Of late, since I have recovered enough to focus on other tasks, Delia has indicated more and more that, no, she doesn’t want in, she wants us to come out, to sit with her on the porch to enjoy the mild summer. So we go, with lunch or books, and enjoy the sun and fresh air. She sits under our chairs or the patio table we moved up for the season, or on a convenient lap.
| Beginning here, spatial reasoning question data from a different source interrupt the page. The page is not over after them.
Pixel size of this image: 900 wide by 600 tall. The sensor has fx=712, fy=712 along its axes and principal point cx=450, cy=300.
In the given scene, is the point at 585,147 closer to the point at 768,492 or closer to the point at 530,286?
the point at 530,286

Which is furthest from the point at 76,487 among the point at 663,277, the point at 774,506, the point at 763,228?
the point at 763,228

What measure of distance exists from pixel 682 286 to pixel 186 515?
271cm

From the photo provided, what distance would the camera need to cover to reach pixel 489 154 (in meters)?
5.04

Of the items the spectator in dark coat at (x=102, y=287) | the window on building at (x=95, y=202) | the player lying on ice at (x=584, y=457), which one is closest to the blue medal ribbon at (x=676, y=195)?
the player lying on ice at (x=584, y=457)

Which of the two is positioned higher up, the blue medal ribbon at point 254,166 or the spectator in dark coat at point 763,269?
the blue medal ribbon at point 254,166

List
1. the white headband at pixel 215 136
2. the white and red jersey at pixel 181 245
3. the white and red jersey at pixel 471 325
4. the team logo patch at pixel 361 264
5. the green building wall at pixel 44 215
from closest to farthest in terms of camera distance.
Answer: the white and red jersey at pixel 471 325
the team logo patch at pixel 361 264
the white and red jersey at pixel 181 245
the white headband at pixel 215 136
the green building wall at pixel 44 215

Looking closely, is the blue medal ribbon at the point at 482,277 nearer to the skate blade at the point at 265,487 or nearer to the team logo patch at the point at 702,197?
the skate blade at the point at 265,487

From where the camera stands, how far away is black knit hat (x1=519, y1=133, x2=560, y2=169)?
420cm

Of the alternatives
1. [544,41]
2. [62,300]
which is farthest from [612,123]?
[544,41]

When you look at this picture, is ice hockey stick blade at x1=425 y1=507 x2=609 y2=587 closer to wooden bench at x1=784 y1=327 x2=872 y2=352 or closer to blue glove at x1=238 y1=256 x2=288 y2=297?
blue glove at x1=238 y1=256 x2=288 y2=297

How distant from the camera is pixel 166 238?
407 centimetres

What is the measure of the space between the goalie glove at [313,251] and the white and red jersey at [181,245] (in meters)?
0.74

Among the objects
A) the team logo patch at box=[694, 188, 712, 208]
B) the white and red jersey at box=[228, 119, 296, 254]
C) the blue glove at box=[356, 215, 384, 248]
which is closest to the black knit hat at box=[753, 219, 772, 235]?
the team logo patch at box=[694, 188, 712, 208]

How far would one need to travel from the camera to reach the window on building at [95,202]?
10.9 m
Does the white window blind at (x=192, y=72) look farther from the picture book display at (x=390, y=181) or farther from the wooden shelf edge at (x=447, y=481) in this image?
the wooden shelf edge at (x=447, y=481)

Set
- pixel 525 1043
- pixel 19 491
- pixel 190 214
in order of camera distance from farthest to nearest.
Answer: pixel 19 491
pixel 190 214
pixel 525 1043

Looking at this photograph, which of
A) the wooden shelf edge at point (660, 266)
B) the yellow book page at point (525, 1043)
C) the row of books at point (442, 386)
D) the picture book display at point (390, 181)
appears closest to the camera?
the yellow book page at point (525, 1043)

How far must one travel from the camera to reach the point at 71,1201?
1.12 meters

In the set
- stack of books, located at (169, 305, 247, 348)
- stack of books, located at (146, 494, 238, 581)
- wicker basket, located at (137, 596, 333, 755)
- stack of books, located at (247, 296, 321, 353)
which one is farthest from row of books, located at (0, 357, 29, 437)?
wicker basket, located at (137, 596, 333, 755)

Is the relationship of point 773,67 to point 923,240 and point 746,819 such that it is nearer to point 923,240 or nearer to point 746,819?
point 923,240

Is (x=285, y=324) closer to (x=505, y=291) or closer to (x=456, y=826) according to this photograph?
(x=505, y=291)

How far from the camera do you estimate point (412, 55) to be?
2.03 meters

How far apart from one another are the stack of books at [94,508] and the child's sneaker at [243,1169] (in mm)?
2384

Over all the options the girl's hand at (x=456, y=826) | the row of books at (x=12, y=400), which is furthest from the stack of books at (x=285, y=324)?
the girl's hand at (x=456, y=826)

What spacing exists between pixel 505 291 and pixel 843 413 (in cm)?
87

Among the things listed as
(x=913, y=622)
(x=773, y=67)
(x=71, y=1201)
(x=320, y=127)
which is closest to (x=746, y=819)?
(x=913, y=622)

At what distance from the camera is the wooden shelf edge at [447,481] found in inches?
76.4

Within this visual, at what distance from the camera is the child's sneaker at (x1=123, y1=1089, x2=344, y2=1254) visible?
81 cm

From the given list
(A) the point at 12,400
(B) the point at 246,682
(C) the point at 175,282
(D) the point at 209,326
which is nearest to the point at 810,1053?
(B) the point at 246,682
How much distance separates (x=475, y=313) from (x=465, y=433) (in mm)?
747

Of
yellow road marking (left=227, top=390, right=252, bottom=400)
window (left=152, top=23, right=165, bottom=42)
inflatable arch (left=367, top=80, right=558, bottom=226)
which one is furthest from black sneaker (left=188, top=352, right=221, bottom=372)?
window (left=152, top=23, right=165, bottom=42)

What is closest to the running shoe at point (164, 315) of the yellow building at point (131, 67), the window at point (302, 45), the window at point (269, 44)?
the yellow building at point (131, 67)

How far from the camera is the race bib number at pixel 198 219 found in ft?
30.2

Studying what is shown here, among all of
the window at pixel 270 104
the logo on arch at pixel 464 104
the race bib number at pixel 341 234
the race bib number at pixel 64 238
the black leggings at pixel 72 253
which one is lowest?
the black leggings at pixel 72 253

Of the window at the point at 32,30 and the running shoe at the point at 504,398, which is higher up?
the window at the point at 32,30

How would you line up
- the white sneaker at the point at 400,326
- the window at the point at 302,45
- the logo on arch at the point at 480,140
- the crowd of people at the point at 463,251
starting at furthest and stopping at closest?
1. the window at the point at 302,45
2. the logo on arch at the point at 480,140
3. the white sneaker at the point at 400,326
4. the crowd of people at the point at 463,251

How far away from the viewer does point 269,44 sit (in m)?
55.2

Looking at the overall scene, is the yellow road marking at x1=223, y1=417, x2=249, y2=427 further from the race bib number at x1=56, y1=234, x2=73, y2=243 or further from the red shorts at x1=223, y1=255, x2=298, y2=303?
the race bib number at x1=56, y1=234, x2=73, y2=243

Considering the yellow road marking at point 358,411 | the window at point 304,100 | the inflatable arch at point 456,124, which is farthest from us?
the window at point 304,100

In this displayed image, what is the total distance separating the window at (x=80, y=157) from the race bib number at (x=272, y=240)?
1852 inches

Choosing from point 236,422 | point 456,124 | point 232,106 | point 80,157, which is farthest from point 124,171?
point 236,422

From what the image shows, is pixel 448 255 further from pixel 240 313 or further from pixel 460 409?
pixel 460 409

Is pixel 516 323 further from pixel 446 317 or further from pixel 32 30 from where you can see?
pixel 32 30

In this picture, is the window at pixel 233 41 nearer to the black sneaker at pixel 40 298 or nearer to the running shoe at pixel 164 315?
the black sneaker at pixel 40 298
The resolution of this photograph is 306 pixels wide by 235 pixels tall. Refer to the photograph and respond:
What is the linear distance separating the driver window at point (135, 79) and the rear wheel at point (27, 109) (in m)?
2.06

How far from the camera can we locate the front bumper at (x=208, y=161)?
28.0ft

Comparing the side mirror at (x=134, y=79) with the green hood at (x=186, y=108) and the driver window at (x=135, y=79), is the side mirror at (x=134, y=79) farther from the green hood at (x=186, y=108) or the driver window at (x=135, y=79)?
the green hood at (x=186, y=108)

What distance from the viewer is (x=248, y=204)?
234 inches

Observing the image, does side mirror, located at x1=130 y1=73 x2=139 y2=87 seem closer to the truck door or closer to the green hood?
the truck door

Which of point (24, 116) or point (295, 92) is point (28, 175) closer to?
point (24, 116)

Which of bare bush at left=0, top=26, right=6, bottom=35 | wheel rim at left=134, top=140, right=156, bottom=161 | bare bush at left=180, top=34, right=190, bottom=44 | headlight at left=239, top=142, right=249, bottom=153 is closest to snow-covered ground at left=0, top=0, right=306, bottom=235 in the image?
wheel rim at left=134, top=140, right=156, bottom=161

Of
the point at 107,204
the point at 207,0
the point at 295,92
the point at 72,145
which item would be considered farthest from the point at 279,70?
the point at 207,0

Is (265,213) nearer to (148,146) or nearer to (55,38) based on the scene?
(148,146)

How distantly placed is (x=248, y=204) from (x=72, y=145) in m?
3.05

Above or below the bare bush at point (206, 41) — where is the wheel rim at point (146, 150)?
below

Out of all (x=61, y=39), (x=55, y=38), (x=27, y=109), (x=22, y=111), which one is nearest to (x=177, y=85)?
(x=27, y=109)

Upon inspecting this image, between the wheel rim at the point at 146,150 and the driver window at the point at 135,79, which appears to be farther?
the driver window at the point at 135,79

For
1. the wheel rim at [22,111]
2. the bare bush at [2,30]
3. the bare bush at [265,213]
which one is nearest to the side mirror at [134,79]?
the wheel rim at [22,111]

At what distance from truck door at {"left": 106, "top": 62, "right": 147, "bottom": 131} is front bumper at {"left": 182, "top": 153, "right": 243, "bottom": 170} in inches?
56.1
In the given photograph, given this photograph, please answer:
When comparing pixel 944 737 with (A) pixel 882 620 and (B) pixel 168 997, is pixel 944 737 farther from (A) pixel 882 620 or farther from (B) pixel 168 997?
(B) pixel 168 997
So it was on this last day of summer—she all but begged me to come out and sit with her. Judy was busy in the house, so Delia sat in her chair, the one in the sun, where she could look out over the low wall toward the street. I had sat there, but Delia indicated that, no she didn’t want to sit on my lap, she wanted to sit in the chair, so I moved back to “my” chair on the other side of the table, whereupon she curled up in Judy’s chair and assumed that regal stone lion pose seen on the entry to libraries and great houses, while I was left alone with my book.

As the afternoon wore on and the sun moved around behind the house, the breath of Fall settled on the porch, prompting me to retreat to the house. Delia remained, and pleaded with me through the office window to rejoin her. I put on a jacket and went back outside, but soon felt the deepening chill with the sun falling below the hill and shadows lengthening. This time, Delia reluctantly followed me into the house, closing the door on summer one last time.

At nearly 18, summers are precious to a small cat, something that I, in my 70th summer, can also appreciate. The rain came at last, but briefly, during the night, and fall colors began to appear with the gray dawn. Winter is coming.